## What is being asked
Reproduce the case note from "Impact of decision" up to and including "proceedings were commenced.", swapping each occurrence of "Commissioner" for "tax authority".

## Passage shown
Judicial Review action against Commissioner struck out because disputes process not followed
2009 case note - High Court struck out the proceedings because taxpayer did not follow disputes process in first instance - bankruptcy proceedings, judicial review.
The Commissioner took bankruptcy proceedings against the taxpayer, who then took Judicial Review proceedings against the Commissioner claiming abuse of process with assessments. The High Court struck out the proceedings because the taxpayer did not follow the disputes process in the first instance.
Impact of decision
The case follows similar strike out cases which confirm that the courts are unlikely to consider a judicial review of the Commissioner's actions in relation to the disputes process unless the Plaintiff has correctly followed the statutory process set down for disputing assessments.
The Plaintiff was the subject of amended income tax assessments and default income tax assessments for the years ending 31 March 2003, 2004 and 2005. He did not challenge the assessments within the time periods prescribed in the Tax Administration Act 1994. A default judgment was obtained by the Commissioner and bankruptcy proceedings were commenced.
On 5 March 2009, the Plaintiff's tax agent filed tax returns for the years ending 31 March 2003, 2004 and 2005. The returns contained no supporting material. Although contact was made with the investigator to establish that the returns had been received nothing further occurred. In particular no Notice of Proposed Adjustment ("NOPA") or other response notice was made in relation to the assessments.
The Plaintiff commenced judicial review proceedings seeking:
- an order staying the bankruptcy proceedings, and
- an order that the Commissioner allow the plaintiff to dispute the tax assessments through the disputes process provided for in the Act.
The Commissioner applied to strike out the proceedings on the grounds that they were clearly untenable and that the proceedings amounted to an abuse of process.

## Supplied material
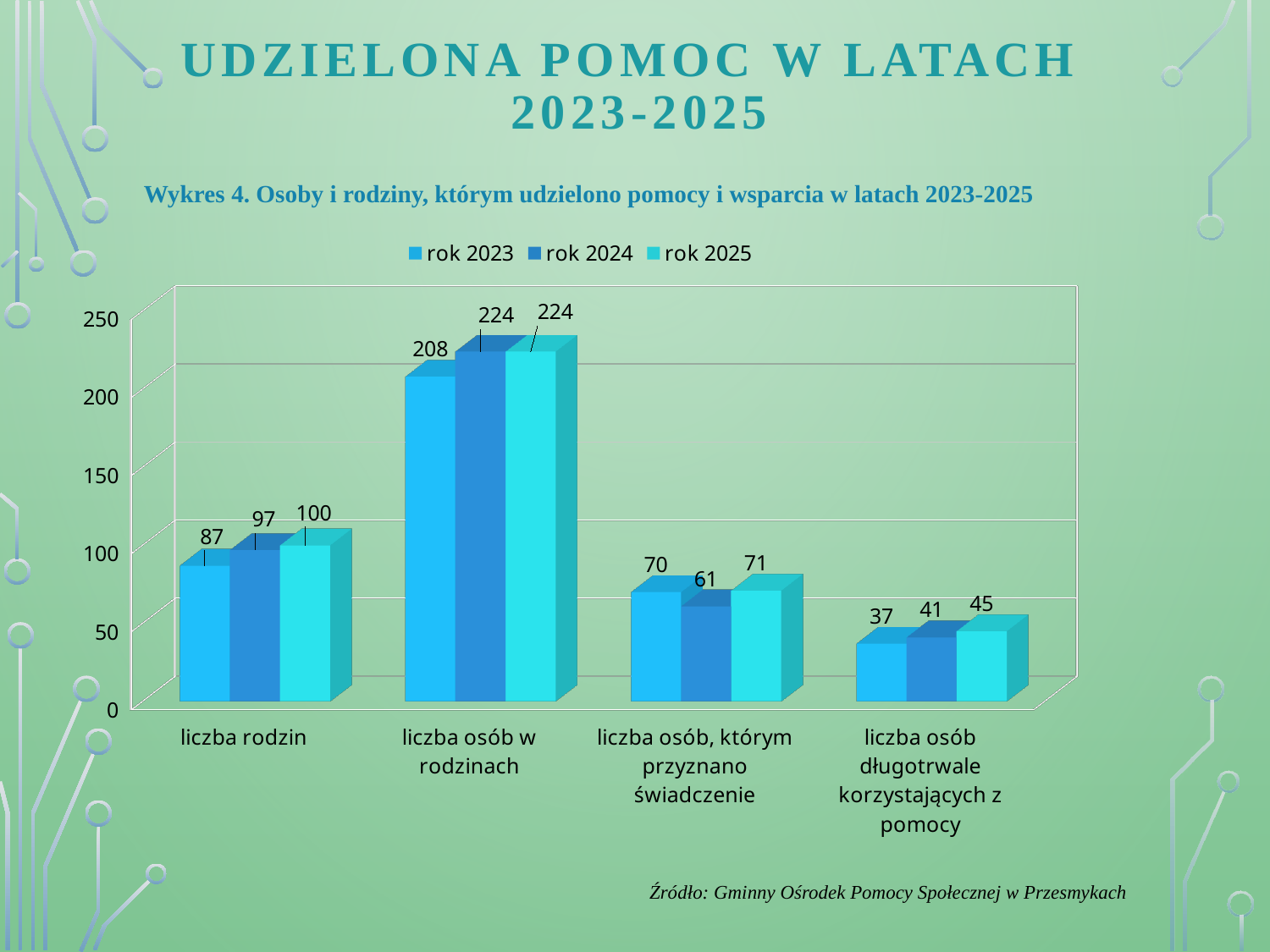
For 'liczba osób, którym przyznano świadczenie', which is larger: the 'rok 2023' value or the 'rok 2024' value? rok 2023 What is the difference between the 'rok 2025' and 'rok 2023' values for 'liczba rodzin'? 13 Which category has the highest value in the 'rok 2025' series? liczba osób w rodzinach What is the value for 'liczba rodzin' in the 'rok 2023' series? 87 How many categories are shown on the x axis? 4 What is the source given below the chart? Gminny Ośrodek Pomocy Społecznej w Przesmykach How many series does the legend list? 3 What kind of chart is shown on the slide? bar chart What is the value for 'liczba osób w rodzinach' in the 'rok 2024' series? 224 What is the value for 'liczba osób długotrwale korzystających z pomocy' in the 'rok 2025' series? 45 Is the 'rok 2023' value for 'liczba osób w rodzinach' greater or less than 200? greater Which category has the lowest value in the 'rok 2023' series? liczba osób długotrwale korzystających z pomocy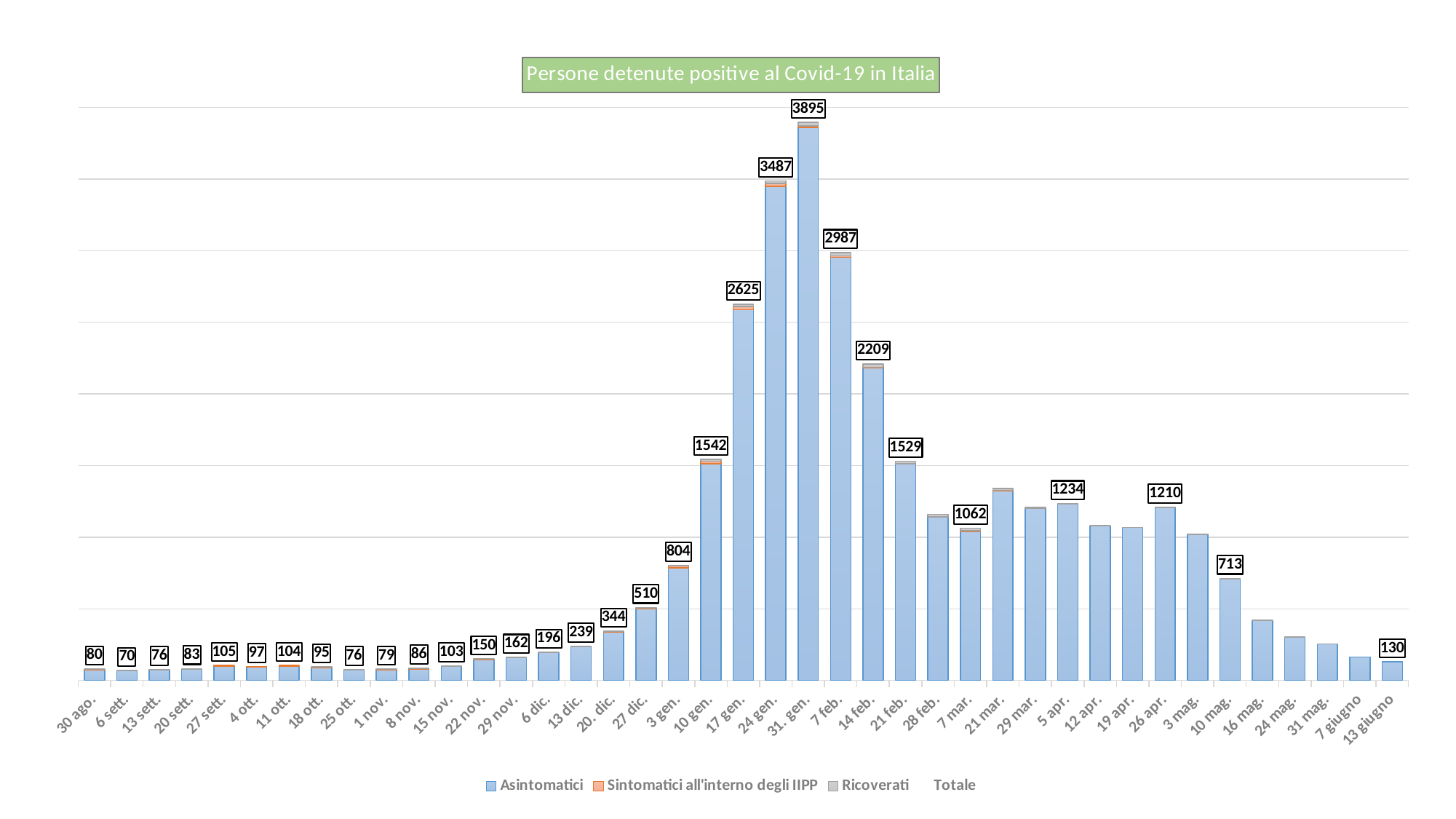
Which is larger, the total for 5 apr. or the total for 26 apr.? 5 apr. How many series does the legend list? 4 What is the difference between the totals for 31 gen. and 24 gen.? 408 What kind of chart is shown on the slide? bar chart What is the total value labelled for 13 giugno? 130 What is the total value labelled for 31 gen.? 3895 How many dates are shown on the x axis? 41 Which date has the lowest total? 6 sett. Do the totals rise or fall from 30 ago. to 31 gen.? rise What is the total value labelled for 10 gen.? 1542 What is the title of the chart? Persone detenute positive al Covid-19 in Italia Which date has the highest total? 31 gen.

## Solution below
Impact of decision
The case follows similar strike out cases which confirm that the courts are unlikely to consider a judicial review of the tax authority's actions in relation to the disputes process unless the Plaintiff has correctly followed the statutory process set down for disputing assessments.
The Plaintiff was the subject of amended income tax assessments and default income tax assessments for the years ending 31 March 2003, 2004 and 2005. He did not challenge the assessments within the time periods prescribed in the Tax Administration Act 1994. A default judgment was obtained by the tax authority and bankruptcy proceedings were commenced.